DoD spent $54M on fuel oil and diesel, with MABANAFT DEUTSCHLAND GMBH & CO. KG winning a full and open competition

Contract Overview

Contract Amount: $54,009,637 ($54.0M)

Contractor: Mabanaft Deutschland Gmbh & CO. KG

Awarding Agency: Department of Defense

Start Date: 2011-10-01

End Date: 2014-09-30

Contract Duration: 1,095 days

Daily Burn Rate: $49.3K/day

Competition Type: FULL AND OPEN COMPETITION

Number of Offers Received: 6

Pricing Type: FIXED PRICE WITH ECONOMIC PRICE ADJUSTMENT

Sector: Other

Official Description: FUEL OIL, BURNER #2, DIESEL FUEL

Plain-Language Summary

Department of Defense obligated $54.0 million to MABANAFT DEUTSCHLAND GMBH & CO. KG for work described as: FUEL OIL, BURNER #2, DIESEL FUEL Key points: 1. The contract value of $54 million over three years suggests a significant demand for fuel oil and diesel by the Department of Defense. 2. Full and open competition was utilized, indicating a potentially robust bidding process and competitive pricing. 3. The contract type, Fixed Price with Economic Price Adjustment, introduces some risk related to fluctuating fuel costs. 4. The Defense Logistics Agency's role suggests a centralized procurement strategy for essential fuel supplies. 5. The duration of 1095 days (3 years) points to a long-term need for these petroleum products. 6. The absence of small business set-aside flags indicates this was not specifically targeted for small business participation.

Value Assessment

Rating: good

The total award of $54 million over three years for fuel oil and diesel appears reasonable given the scale of military operations.
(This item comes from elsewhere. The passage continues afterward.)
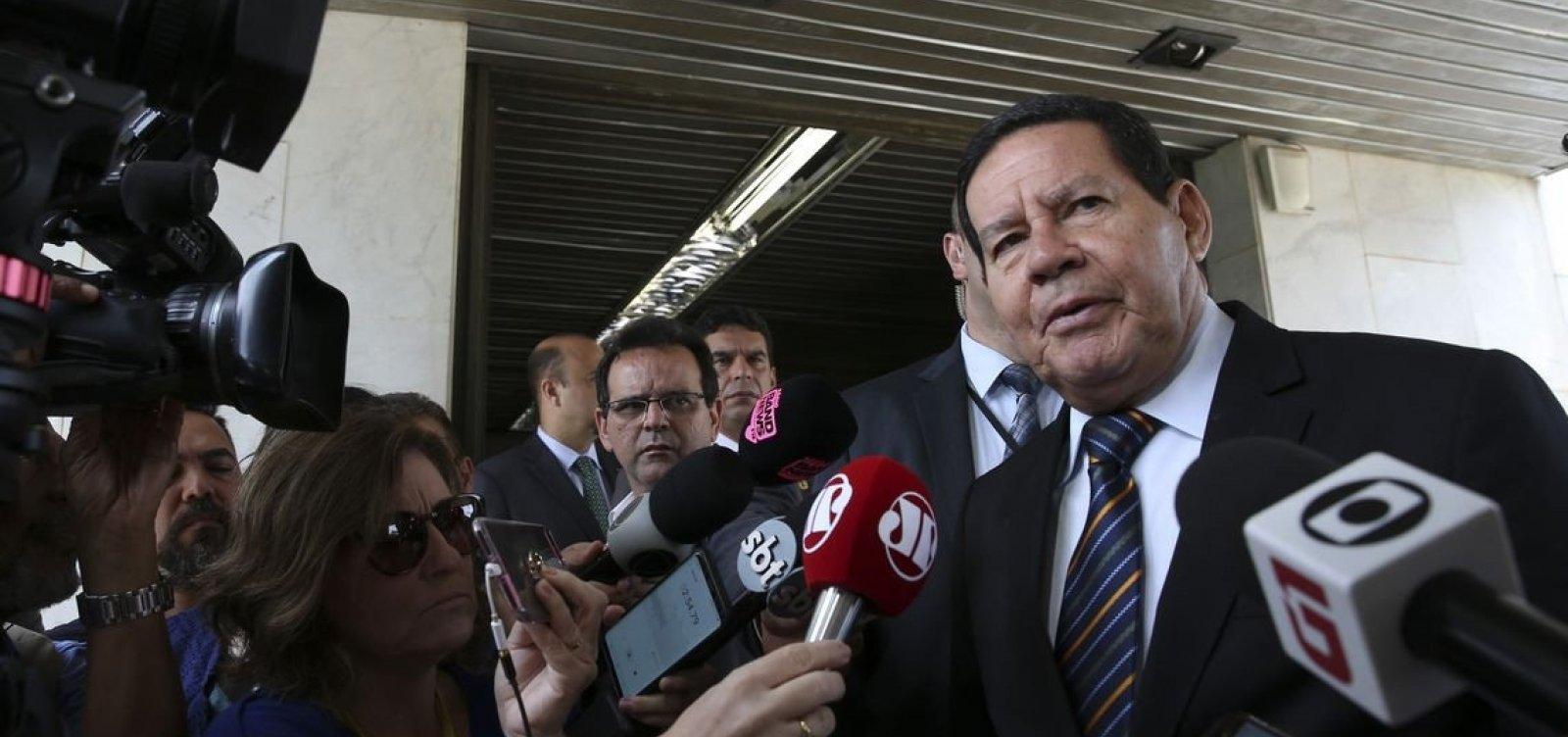 Mourão diz que depoimento de porteiro não derruba, mas 'perturba' governo Bolsonaro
Benchmarking against similar large-scale fuel procurements by the DoD would provide a more precise value-for-money assessment. The fixed-price with economic price adjustment structure, while common for commodities, introduces a variable cost element that needs careful monitoring to ensure continued value.

Cost Per Unit: N/A

Competition Analysis

Competition Level: full-and-open

This contract was awarded under full and open competition, meaning all responsible sources were permitted to submit bids. The fact that there were 6 bids received suggests a healthy level of competition for this fuel supply contract. This broad competition is generally favorable for price discovery and achieving competitive pricing for the government.

Taxpayer Impact: The use of full and open competition is beneficial for taxpayers as it increases the likelihood of obtaining the best possible price through a wide range of offers.

Public Impact

Military operations globally benefit from a reliable supply of fuel oil and diesel. The contract ensures the availability of essential energy resources for the Department of Defense's logistical needs. The geographic impact is likely widespread, supporting deployments and operations wherever the DoD operates. The contract supports the petroleum refining and distribution sector, indirectly impacting jobs within that industry.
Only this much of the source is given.